C’est presque systématique. Quasi agaçant. A peine Kaïs Saïed lance-t-il un appel à baisser les prix de tel produit ou de telle denrée, que lesdits prix commencent, à rebrousse-poil et comme par un étrange « esprit de contrariété », de flamber davantage. C’est, du moins, la forte impression qui, depuis un certain moment, se fait sentir par une grande partie des Citoyennes et des Citoyens. Le Président a beau s’acharner, à chaque fois, à « prêcher raison » aux intervenants concernés, pour qu’ils adhèrent, de leur propre gré, aux « aspirations » de cette étape, qu’il n’arrête désormais plus de qualifier d’« historique ». Mais, en dépit de ses meilleures intentions, il n’y parvient visiblement pas…

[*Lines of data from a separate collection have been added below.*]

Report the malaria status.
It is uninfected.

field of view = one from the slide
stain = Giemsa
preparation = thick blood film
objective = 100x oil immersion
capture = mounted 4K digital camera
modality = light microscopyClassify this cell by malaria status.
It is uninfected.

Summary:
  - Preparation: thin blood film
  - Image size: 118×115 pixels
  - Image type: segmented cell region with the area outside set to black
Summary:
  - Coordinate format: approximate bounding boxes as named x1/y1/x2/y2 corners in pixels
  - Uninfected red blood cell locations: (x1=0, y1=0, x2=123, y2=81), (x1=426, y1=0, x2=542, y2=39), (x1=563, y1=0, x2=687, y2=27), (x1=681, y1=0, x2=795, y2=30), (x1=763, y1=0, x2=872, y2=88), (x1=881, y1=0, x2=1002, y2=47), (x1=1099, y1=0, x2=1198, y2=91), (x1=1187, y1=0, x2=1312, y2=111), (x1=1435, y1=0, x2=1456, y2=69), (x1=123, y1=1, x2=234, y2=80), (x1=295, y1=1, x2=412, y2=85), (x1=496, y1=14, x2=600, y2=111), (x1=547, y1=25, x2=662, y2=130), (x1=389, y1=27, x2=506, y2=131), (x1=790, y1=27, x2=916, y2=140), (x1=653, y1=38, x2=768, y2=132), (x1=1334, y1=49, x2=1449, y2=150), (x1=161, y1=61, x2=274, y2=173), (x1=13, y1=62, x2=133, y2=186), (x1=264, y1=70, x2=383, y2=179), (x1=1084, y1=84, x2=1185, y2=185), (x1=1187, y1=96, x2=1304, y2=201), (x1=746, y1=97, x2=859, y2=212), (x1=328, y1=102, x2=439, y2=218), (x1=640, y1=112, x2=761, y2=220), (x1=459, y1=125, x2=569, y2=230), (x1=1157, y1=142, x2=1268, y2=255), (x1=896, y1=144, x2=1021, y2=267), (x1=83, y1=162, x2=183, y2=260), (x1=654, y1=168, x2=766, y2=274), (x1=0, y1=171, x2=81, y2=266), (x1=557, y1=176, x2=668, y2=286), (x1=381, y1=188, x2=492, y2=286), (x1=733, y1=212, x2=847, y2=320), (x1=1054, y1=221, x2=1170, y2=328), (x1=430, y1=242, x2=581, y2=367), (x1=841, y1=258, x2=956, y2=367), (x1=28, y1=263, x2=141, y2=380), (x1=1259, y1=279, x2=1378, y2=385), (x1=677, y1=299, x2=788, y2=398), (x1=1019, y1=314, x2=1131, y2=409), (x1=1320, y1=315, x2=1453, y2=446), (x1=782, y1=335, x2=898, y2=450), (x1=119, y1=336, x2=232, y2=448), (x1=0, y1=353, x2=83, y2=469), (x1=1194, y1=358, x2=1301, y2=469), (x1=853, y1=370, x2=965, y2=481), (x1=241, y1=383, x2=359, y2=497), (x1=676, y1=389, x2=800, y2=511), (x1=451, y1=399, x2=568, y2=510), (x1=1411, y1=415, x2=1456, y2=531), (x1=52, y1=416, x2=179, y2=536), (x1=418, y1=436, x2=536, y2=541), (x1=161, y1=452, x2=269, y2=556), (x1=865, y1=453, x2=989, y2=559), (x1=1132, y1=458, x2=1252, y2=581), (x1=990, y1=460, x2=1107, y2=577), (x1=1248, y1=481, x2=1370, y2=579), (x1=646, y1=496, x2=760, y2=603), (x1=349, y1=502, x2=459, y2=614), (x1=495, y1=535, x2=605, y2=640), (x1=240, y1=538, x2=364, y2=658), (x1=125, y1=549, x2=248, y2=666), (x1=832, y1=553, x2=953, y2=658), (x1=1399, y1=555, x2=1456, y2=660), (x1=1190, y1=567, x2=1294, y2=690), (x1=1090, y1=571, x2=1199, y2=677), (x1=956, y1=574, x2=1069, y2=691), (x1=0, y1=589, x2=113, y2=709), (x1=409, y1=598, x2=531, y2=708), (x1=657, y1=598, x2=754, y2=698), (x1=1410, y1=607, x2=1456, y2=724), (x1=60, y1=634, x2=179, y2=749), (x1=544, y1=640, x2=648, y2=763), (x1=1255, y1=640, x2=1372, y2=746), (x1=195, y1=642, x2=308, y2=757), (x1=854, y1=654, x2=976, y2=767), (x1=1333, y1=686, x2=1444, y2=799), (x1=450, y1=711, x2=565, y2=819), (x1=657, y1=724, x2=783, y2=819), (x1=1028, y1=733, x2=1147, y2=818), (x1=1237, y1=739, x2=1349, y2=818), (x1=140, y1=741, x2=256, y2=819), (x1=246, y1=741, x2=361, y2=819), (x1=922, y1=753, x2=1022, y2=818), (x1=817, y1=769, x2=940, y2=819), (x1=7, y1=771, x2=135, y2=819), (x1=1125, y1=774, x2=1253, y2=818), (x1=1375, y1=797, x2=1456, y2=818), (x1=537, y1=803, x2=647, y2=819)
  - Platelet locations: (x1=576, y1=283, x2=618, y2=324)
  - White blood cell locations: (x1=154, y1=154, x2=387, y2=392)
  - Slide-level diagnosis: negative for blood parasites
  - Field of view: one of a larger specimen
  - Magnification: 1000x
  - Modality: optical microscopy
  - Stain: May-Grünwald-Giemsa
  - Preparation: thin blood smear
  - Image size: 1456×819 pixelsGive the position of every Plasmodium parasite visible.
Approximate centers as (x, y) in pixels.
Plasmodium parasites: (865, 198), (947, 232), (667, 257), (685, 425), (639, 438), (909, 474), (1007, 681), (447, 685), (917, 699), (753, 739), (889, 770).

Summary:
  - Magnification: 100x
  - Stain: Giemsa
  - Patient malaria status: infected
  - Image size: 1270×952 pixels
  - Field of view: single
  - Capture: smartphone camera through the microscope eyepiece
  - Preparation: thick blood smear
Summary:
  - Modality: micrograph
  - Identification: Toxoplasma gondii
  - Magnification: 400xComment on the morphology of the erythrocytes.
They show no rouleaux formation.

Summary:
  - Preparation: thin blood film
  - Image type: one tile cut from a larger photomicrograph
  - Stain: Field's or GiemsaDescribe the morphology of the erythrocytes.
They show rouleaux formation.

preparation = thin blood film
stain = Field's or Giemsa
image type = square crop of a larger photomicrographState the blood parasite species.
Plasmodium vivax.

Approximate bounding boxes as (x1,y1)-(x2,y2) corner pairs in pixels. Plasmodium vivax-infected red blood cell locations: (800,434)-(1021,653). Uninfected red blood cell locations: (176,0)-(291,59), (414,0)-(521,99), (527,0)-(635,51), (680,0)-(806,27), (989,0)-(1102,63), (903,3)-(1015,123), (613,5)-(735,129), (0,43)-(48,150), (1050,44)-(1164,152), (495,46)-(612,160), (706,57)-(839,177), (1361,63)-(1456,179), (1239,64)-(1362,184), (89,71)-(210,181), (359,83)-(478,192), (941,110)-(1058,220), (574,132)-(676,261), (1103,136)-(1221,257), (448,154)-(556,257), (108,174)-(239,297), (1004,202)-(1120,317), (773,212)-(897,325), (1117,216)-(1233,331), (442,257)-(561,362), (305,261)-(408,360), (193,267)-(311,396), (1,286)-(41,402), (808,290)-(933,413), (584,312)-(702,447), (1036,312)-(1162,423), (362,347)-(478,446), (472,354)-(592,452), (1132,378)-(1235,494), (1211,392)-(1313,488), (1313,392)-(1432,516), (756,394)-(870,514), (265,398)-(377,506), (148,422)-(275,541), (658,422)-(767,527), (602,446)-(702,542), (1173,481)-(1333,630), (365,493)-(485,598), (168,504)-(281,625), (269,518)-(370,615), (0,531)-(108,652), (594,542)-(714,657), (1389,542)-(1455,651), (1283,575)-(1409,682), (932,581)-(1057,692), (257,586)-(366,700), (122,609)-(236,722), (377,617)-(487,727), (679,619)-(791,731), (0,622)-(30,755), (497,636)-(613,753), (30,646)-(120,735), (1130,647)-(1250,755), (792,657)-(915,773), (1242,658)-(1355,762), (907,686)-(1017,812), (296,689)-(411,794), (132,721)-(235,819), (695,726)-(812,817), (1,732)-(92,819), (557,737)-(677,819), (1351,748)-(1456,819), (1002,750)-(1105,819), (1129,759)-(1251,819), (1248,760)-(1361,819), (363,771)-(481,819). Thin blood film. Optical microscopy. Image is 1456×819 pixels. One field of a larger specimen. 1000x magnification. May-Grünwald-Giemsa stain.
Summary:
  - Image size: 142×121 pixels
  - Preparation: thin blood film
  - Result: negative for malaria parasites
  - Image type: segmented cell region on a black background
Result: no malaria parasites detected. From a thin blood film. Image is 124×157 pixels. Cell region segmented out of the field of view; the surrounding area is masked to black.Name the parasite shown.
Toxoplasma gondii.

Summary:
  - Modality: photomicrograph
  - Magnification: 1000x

Lorsque le Président fait irruption dans des entrepôts frigorifiques à Jedaida et à Tebourba, ou, plus récemment, dans une société de vente de matériaux de construction à Fouchana, pour « inspecter », dit-il, les canaux de distribution, et « consulter » de ses propres yeux toutes les anomalies qui en découlent ; quand il limoge, sans crier gare, un gouverneur à Bizerte, puis à Sfax et plus récemment à Ben Arous –parce que, selon lui, il y aurait anguille sous roche ; ou quand il reçoit, chacun à son tour, quelque intervenant de la chaîne commerciale pour l’« haranguer » et l’exhorter publiquement à baisser les prix et à faire preuve d’un « esprit de responsabilité », il y a raison d’admettre, qu’à la longue, Kaïs saïed, qui fait de ce combat contre la flambée des prix une affaire quasi-personnelle, ne fait que tourner en rond depuis quelque temps…
Est-ce pour narguer le Président ?
Le constat, en tout cas, semble on ne peut plus clair, non seulement dans l’esprit de tout quidam tunisien, mais aussi, et visiblement, dans celui de Kaïs Saïed. Ce sont, à n’en plus douter, tous ces circuits de spéculation, d’accaparement, de monopolisation, ou autrement dit, les réseaux d’« affamement » –pour employer ce terme cher au Président- qui sont à l’origine de la flambée insupportable et effrénée des prix à la consommation. En deux mots, ce sont les intermédiaires qui tirent plein avantage de ce système, ou disons qui « continuent d’amasser les millions » –pour rester dans le jargon vulgarisateur du Président-, tandis que, et le producteur, et le consommateur, sont, en fin de compte, les seuls dindons de la farce.
Reste, qu’au-delà du message politique, à forte consonance sociale, qui se dégage de chacune des sorties médiatiques du Président, la lutte contre ces réseaux qui n’ont pas cessé de s’épanouir durant cette dernière décennie, devrait plutôt faire l’objet d’une véritable mobilisation à tous les étages. Autrement dit, afin de joindre réellement les « actes » à la « parole présidentielle », il faut que la « croisade », individuelle, de Kaïs Saïed –du moins c’est ce qu’elle a l’air d’être pour l’instant-, contre les fameux réseaux d’affamement, devienne, au plus vite, la lutte de tout l’Etat tunisien.
Ce qui nous amène, inéluctablement, à s’interroger sur le degré d’implication d’un certain nombre d’institutions étatiques directement concernés par cette question, et à leur tête le ministère du Commerce, toutes directions, administrations et brigades de contrôle confondues. Cela est sans compter l’implication, éminemment requise, de différents responsables du prochain gouvernement, sans exception, pour que de simples « velléités », pour le moment « impuissantes », se transforment en une véritable stratégie globale –écrite noir sur blanc- de lutte de l’Etat tunisien contre la flambée des prix.